[Description of the task] Update the part of the passage on Lord Fyfe of Fairfield that opens with the words "Personal details" and closes with "Co-operative College, Loughborough." by replacing "educated" with "schooled", and write that part out again.

- The Lord Fyfe of Fairfield

Member of the House of Lords
- Lord Temporal
- Life peerage 16 May 2000 – 1 February 2011

Personal details
- Born: 10 April 1941
- Died: 1 February 2011 (aged 69)

= Lennox Fyfe, Baron Fyfe of Fairfield =

George Lennox ("Len") Fyfe, Baron Fyfe of Fairfield (10 April 1941 – 1 February 2011) was a British politician and life peer who sat as a Labour and Co-operative member of the House of Lords.

Fyfe was born at Sauchie, Clackmannanshire, the son of George Lennox Fyfe and Elizabeth Struthers Fyfe. He was educated at Alloa Academy and Co-operative College, Loughborough.

Fyfe made his career in the Co-operative movement, initially in Scotland; he was general manager of the Kirriemuir Co-operative Society from 1966 to 1968, and regional manager of the Scottish Co-operative Society from 1968 to 1972. He was group general manager of the Co-operative Wholesale Society from 1972 to 1975. He was Chief Executive of the Leicestershire Co-operative Society from 1975 to 1995, and, following a merger, held the same position at the Midlands Co-operative Society until 2000. He was a member of the East Midlands Economic Planning Council from 1976 to 1979.

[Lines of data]
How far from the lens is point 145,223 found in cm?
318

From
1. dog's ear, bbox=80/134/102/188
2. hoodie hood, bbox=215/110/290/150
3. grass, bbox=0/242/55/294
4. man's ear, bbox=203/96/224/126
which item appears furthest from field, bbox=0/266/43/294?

[Response to this exercise]
Personal details
- Born: 10 April 1941
- Died: 1 February 2011 (aged 69)

= Lennox Fyfe, Baron Fyfe of Fairfield =

George Lennox ("Len") Fyfe, Baron Fyfe of Fairfield (10 April 1941 – 1 February 2011) was a British politician and life peer who sat as a Labour and Co-operative member of the House of Lords.

Fyfe was born at Sauchie, Clackmannanshire, the son of George Lennox Fyfe and Elizabeth Struthers Fyfe. He was schooled at Alloa Academy and Co-operative College, Loughborough.